One of the reasons for his lower level of intelligence and his learning difficulties could be that Rita smoked and consumed beer throughout her pregnancy, as she explains later to a pregnant Dolorès.

===Frédéric "Mononc" Bougon (Claude Laroche)===
As the only family member to attempt to get back into the system, he is often the butt of jokes, especially due to his idealistic views about the world. His attempts at getting a real job always fall flat as he realizes his co-workers also follow the Bougon lifestyle. He is constantly disappointed that people are not as honest as he would like to believe they are. Throughout the series, he consistently fails at most things he attempts, such as finding and keeping a job — he usually gets fired for being too "good" — or even trying to commit suicide.
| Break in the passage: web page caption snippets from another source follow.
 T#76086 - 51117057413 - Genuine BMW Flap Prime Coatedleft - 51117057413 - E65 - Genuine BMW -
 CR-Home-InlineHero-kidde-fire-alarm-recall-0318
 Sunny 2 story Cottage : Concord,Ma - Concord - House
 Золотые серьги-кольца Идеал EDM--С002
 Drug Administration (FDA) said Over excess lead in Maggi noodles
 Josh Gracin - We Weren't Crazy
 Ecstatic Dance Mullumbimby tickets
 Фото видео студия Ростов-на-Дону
Despite how much the family dislike him, they still manage to show him their affection at appropriate times, such as when Paul, after reading his suicide note, scolds him and tells him that he "won't take away his only brother."

===Dolorès "Dodo" Bougon (Hélène Bourgeois Leclerc)===
A low-dollar prostitute, "Dodo" is several years older than Junior. She has a reputation for bringing work home after her shift; a running gag is that she's always followed by a different man (or, on one occasion, a woman) as she comes out of her bedroom each morning. Easily swayed by instant pleasure and gratification, she sometimes deals drugs behind her parents' backs, but is discovered the two critical times she's had any. She once joined a cult that she was brainwashed to think was a religious group that believed in "srevinu", the universe's mirror. It ended up being nothing more than a sex-based sect. Paul and Rita managed to get her out. Of all the family members, she's one of the least supportive. She once answered her brother Junior's threat of committing suicide by questioning if she was the only normal family member.
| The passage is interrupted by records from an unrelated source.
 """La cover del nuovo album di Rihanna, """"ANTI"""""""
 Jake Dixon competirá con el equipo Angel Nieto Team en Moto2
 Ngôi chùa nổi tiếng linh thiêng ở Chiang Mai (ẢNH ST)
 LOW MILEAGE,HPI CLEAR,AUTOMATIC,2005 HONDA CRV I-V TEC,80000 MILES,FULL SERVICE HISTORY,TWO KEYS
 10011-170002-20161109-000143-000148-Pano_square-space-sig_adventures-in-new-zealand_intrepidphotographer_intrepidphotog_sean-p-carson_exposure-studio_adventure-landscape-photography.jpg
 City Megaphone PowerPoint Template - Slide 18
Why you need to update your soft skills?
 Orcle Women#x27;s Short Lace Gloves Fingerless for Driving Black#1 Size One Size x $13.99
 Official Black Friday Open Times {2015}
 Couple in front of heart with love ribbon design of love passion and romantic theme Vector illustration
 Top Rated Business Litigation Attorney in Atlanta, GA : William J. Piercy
===Mao Bougon (Rosalee Jacques)===
Mao is an adopted Chinese child, who was considered an investment by the family. They believed an Asian kid would know about computers, hacking, and the Internet. Mao loves the family and considers their lifestyle to be nothing but a big, fun game. She skips school to take part in her siblings' escapades. During the first season, Mao was thought to be a boy, but during that season's final episode, it was learned that she is a girl. We learn in the second season that she was lovingly adopted by Paul Bougon when he worked the night shift in the Port of Montréal. One night, he heard moaning and gasping from a ship container arriving from China and discovered fifteen Chinese stowaway refugees dying or dead from asphyxiation and starvation. Mao's mother was still alive when Paul delivered the girl but died seconds after giving birth. Paul brought the infant home and raised her as his own child.

===Léo "Pépère" Bougon (Pierre Ébert)===
Leo was known as "Pépère" to the immediate family, until his death in 2004. He never spoke, in fact spending all his time in a wheelchair in a state of vegetation, usually hunched over, eyes nearly always closed, and mumbling incomprehensibly.

===Beaudoin (André Lacoste)===
The straitlaced landlord of the duplex occupied by the Bougons is constantly aggravated by their shenanigans. More than once, he has attempted to sell the house just to evict them.

===Ben Laden, the family pet===
Ben is a little dusty white dog (whose name is derived from Osama bin Laden) who isn't really appreciated by anyone but Paul Senior. He is permitted to do pretty much whatever he wants, whether eating on the counters or drinking beer. He understands human speech; he growls at Fred for having referred to Bin Laden negatively in his TV scripts. He is also the legal owner of the Bougons' fraudulent construction company.